How many people died when the tank cars derailed and exploded in Lac-Mégantic, according to the text about the rail disaster?
──────── Source text
AT 1 A.M. ON JULY 6, 2013, sixty-three aging tank cars filled with crude oil derailed and exploded in the heart of Lac-Mégantic, Quebec, killing forty-seven people. A remarkable number of things had to go wrong for this tragedy to occur, and the ongoing million-dollar investigation into the company that ran the rail route raises a series of nagging questions. What if Montreal, Maine & Atlantic had used a newer, safer tank car to transport the oil? What if two engineers had accompanied the train rather than one? What if the engineer had parked the cars on the siding instead of on the main line that went through the centre of town? What if the volatile Bakken crude oil from North Dakota that the tank cars contained had been properly identified? The more we learn, the closer we come to two inescapable yet irreconcilable conclusions: this was a preventable tragedy, caused by a toxic mix of regulatory failure, greed, and human error; and it involved a cascade of freak accidents that no number of good laws or good people could have avoided.

Lac-Mégantic is a stark reminder that the world we live in is full of risk, whether the concern is oil transportation, predatory mortgages, exotic pets, or genetically modified foods. In the face of risk, we turn to regulation—and, to hedge our bets, insurance—for the optimal means of mitigating it; but the way we choose to do this says a good deal about how we view the human condition.

Let’s say we want railways to use the cars with the thickest shells rather than the older, thinner ones MMA used to move oil through Lac-Mégantic. One way of achieving this end is to require it: Transport Canada could make it mandatory that only the safest tanks be permitted on the country’s rail lines. This approach assumes that since companies seek out the most profitable, and not necessarily the safest means of moving oil, the state should make safety choices for them (or, more accurately, for us).

Approximately 80,000 of the 97,000 DOT-111 tank cars currently moving flammable liquids in North America are still of the older variety. Some rail companies are already phasing in newer cars, in response to voluntary regulations issued in 2011. In April of this year, Transport Canada announced that pre-2011 tank cars had to be retrofitted or replaced within three years. The cost could be as high as $10 billion, a massive bill that could be passed on to consumers, and could bring with it higher prices, reduced service, or both. Some observers wonder if companies will even be able to meet the government-imposed deadline, because the required supply of new tank cars does not yet exist.
────────────────
──────── Supplied material
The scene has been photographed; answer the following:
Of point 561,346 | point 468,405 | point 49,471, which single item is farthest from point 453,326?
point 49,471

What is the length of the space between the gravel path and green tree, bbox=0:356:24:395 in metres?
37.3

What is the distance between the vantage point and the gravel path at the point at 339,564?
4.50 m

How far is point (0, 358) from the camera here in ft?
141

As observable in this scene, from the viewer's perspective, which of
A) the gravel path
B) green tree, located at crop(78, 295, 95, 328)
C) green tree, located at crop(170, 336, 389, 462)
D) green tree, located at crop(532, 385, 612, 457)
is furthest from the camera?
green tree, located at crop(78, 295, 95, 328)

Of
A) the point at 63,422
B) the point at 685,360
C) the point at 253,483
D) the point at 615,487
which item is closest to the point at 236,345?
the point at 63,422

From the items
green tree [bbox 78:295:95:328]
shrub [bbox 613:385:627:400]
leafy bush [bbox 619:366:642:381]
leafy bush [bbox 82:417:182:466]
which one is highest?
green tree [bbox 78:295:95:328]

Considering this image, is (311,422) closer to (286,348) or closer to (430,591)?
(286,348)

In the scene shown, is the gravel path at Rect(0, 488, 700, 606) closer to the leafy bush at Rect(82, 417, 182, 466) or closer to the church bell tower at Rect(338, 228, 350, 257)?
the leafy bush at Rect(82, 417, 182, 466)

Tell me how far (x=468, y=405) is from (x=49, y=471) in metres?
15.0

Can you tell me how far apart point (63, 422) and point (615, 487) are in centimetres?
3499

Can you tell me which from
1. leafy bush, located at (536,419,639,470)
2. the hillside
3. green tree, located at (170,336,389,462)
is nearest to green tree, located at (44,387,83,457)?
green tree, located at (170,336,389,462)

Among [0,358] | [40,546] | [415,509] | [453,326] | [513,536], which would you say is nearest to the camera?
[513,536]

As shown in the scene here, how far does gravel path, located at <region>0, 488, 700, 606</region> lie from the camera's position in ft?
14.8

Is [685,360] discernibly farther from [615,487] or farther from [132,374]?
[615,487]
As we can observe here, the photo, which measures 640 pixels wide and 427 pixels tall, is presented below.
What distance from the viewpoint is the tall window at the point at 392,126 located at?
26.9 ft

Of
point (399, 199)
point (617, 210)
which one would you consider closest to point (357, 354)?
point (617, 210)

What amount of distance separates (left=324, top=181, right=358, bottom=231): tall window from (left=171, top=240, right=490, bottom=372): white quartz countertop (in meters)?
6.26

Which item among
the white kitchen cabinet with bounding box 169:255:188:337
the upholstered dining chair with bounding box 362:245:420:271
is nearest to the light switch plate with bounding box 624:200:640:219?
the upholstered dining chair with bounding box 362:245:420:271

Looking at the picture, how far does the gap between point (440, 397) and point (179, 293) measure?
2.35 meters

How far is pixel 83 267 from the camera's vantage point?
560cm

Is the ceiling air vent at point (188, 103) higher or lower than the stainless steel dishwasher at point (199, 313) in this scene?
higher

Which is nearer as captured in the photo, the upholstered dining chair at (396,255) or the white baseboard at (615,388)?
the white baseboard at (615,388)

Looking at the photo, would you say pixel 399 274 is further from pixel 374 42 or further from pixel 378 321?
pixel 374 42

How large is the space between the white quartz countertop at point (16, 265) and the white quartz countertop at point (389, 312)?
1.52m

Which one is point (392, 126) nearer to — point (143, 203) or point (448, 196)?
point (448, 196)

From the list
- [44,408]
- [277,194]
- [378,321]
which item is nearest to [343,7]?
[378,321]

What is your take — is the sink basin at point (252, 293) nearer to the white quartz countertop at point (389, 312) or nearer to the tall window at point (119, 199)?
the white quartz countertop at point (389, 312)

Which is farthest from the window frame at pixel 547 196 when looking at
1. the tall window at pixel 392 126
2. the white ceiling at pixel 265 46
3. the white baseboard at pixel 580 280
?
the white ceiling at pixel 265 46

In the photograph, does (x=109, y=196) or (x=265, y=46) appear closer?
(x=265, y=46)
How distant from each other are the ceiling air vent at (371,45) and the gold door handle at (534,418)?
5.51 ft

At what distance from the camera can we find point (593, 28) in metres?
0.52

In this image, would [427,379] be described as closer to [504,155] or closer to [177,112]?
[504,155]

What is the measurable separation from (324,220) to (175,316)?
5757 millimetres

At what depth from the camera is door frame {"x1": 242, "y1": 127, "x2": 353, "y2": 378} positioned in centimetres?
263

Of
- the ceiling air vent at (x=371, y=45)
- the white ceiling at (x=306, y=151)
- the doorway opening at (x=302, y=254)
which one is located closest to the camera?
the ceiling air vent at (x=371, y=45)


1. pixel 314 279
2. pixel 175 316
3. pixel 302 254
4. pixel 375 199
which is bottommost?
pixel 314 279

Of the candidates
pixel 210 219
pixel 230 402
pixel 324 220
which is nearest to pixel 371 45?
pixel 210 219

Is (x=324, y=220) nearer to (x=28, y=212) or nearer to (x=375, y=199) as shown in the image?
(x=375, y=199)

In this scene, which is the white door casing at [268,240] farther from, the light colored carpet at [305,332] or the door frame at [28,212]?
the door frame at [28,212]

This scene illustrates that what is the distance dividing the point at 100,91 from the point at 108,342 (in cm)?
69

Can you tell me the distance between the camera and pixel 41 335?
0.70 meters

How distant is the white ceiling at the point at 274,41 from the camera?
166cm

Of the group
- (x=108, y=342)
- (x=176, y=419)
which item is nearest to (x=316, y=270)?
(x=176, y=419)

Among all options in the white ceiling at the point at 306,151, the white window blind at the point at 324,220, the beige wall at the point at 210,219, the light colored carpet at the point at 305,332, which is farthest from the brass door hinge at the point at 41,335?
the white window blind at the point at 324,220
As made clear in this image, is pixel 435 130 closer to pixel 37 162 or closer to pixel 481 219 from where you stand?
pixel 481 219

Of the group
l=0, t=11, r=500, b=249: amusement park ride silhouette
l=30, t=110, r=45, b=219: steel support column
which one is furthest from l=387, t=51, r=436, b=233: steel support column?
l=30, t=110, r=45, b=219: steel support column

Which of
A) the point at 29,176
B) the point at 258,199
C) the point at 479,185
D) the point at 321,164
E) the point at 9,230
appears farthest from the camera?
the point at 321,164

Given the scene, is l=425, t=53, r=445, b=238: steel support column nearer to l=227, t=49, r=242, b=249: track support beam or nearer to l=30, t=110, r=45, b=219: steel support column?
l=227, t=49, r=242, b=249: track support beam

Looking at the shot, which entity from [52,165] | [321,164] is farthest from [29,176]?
────────────────
-- Expected answer --
Forty-seven people.